Die Betreiber dieser virtuellen Restaurants, die sich inzwischen in mehreren Stadtteilen Berlins finden, setzen ganz auf den Essensliefertrend. Erst in diesem Jahr konnte das Berliner Start-Up in einer Finanzierungsrunde 12 Millionen Euro einsammeln und plant, in alle großen europäischen Städte zu expandieren. Immer mehr Leute bestellen sich Mittag- oder Abendessen ins Büro oder nach Hause und immer mehr nutzen dafür digitale Plattformen, die eine Vielzahl verschiedener Essen von unterschiedlichen Restaurants im Angebot versammeln. Weltweit erreichte der im Wachsen begriffene Markt für Essenslieferungen 2016 ein Volumen von $83 Milliarden.
Effizienz und Geschwindigkeit
Global entstehen in urbanen Kontexten immer mehr solcher Restaurants, in denen nur für die Lieferung gekocht wird, oft auch als „dark kitchens“, „cloud kitchens“ oder „ghost kitchens“ bezeichnet. Nachdem die Aufmerksamkeit lange den Lieferplattformen wie Deliveroo, Just Eat, Uber Eats oder Lieferando galt, interessiert sich "die Branche" – und neues Venture Kapital – zunehmend für die Infrastruktur der Zubereitung des Essens für die Auslieferung. Weil die bestehenden Restaurants, die gleichzeitig Laufpublikum bedienen müssen, oft zu langsam und ineffizient für die Anforderungen der Auslieferung sind und gleichzeitig oft hohe Mieten für beliebte Innenstadtlagen zahlen müssen, steigt die Zahl dieser Geisterrestaurants und der verschiedenen Geschäftsmodelle um sie herum.
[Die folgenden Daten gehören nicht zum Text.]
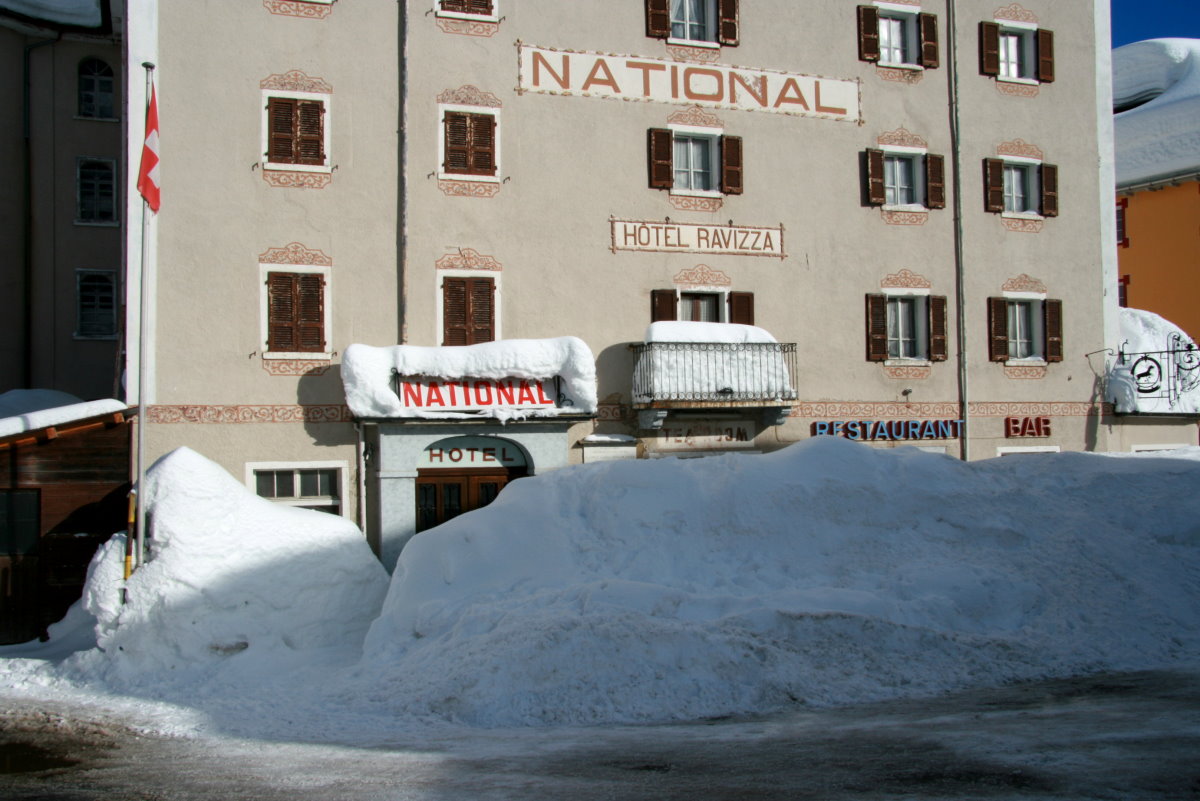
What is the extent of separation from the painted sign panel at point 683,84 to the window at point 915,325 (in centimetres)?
401

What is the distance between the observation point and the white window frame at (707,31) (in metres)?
21.8

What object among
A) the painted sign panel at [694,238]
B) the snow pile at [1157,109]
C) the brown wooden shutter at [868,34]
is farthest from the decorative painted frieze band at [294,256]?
the snow pile at [1157,109]

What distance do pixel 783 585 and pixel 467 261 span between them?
919cm

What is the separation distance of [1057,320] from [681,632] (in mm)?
15915

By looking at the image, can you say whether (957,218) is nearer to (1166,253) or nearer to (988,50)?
(988,50)

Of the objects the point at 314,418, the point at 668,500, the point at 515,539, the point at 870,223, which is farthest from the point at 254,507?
the point at 870,223

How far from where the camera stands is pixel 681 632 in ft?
39.4

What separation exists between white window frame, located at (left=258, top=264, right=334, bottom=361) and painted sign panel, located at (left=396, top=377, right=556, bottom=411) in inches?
62.3

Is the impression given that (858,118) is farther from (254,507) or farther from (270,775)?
(270,775)

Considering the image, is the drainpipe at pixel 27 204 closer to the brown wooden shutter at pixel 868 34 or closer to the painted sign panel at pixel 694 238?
the painted sign panel at pixel 694 238

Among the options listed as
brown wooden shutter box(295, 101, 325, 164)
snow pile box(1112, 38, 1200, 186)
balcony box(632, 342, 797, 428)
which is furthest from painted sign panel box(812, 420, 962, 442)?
snow pile box(1112, 38, 1200, 186)

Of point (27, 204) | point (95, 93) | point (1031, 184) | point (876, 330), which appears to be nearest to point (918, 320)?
point (876, 330)

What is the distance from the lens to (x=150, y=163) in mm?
15234

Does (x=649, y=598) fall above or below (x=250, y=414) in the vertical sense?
below
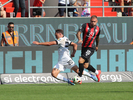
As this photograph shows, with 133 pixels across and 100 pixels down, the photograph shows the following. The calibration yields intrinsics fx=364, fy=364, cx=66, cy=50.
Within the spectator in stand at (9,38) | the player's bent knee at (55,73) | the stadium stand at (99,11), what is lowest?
the player's bent knee at (55,73)

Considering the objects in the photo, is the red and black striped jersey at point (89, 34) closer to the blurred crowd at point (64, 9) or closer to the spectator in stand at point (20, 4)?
the blurred crowd at point (64, 9)

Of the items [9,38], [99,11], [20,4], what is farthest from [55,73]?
[99,11]

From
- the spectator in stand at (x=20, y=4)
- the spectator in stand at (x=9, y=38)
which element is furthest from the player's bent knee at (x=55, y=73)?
the spectator in stand at (x=20, y=4)

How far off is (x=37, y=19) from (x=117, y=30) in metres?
3.28

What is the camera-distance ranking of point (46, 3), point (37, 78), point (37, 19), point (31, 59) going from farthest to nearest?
point (46, 3)
point (37, 19)
point (31, 59)
point (37, 78)

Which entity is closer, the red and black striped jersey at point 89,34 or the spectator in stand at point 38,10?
the red and black striped jersey at point 89,34

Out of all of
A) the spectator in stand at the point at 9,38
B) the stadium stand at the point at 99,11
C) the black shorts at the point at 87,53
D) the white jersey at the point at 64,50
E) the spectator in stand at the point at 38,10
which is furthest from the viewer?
the stadium stand at the point at 99,11

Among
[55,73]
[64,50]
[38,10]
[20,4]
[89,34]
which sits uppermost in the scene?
[20,4]

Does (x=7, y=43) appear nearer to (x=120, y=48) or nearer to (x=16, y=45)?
(x=16, y=45)

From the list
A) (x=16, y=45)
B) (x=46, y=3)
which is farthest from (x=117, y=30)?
(x=16, y=45)

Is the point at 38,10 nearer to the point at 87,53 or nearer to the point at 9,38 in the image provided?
the point at 9,38

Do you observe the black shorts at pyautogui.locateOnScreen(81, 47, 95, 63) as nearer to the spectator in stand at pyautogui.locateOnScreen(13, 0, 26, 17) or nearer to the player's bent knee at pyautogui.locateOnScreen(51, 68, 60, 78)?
the player's bent knee at pyautogui.locateOnScreen(51, 68, 60, 78)

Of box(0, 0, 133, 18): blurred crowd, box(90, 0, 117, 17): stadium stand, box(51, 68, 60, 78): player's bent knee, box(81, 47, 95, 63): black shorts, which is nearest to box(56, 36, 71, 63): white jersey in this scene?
box(51, 68, 60, 78): player's bent knee

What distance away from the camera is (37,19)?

So gründete Travis Kalanick, der Mitgründer und ehemaliger CEO von Uber, die Firma Cloud Kitchens, die an bestehende Restaurants zur Auslieferung optimierte virtuelle Küchen vermietet, so dass diese ihre Lieferküchen und Restaurants trennen können. Eccie Newton, die Gründerin von Karma Kitchen, bezeichnet dieses Geschäftsmodell mit Bezug auf den bekannten Co-Working Giganten als „WeWork für Küchen“. Kitchen United, ein von Google finanziertes Start-Up bietet neben den Räumen und der Küchenausstattung auch Software für Lieferküchen und verspricht dazu Personaleinsparrungen von 75-80 Prozent im Vergleich zu gebräuchlichen Küchen.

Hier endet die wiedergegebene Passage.